**Your goal**: Nothing is needed except the lines below that run from the one with "px: (206, 226)" through the one with "Algorithm result: detected;", repeated exactly.

Saved entries
======
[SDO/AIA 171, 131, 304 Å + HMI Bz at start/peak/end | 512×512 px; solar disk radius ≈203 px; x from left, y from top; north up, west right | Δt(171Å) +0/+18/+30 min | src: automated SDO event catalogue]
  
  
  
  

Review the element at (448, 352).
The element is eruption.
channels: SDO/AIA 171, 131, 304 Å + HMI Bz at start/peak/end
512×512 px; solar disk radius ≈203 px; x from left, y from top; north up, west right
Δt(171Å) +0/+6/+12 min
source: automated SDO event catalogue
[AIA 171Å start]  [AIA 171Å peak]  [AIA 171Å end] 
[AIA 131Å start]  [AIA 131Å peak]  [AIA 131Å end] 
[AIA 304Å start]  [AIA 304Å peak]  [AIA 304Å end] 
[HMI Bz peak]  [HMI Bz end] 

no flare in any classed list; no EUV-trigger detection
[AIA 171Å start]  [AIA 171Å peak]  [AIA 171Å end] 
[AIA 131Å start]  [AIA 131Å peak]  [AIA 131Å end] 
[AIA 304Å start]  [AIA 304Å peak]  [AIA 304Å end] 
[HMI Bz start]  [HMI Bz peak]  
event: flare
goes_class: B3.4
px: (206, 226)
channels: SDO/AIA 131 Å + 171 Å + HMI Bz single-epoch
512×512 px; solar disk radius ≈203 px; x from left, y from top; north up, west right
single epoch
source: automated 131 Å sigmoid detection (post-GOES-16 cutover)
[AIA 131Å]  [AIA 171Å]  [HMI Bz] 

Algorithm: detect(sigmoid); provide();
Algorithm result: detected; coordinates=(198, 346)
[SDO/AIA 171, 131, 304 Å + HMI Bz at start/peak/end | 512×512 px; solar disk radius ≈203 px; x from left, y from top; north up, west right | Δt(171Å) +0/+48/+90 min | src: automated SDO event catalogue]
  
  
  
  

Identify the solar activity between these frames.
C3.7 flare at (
======
**Completed exercise**:
px: (206, 226)
channels: SDO/AIA 131 Å + 171 Å + HMI Bz single-epoch
512×512 px; solar disk radius ≈203 px; x from left, y from top; north up, west right
single epoch
source: automated 131 Å sigmoid detection (post-GOES-16 cutover)
[AIA 131Å]  [AIA 171Å]  [HMI Bz] 

Algorithm: detect(sigmoid); provide();
Algorithm result: detected; coordinates=(198, 346)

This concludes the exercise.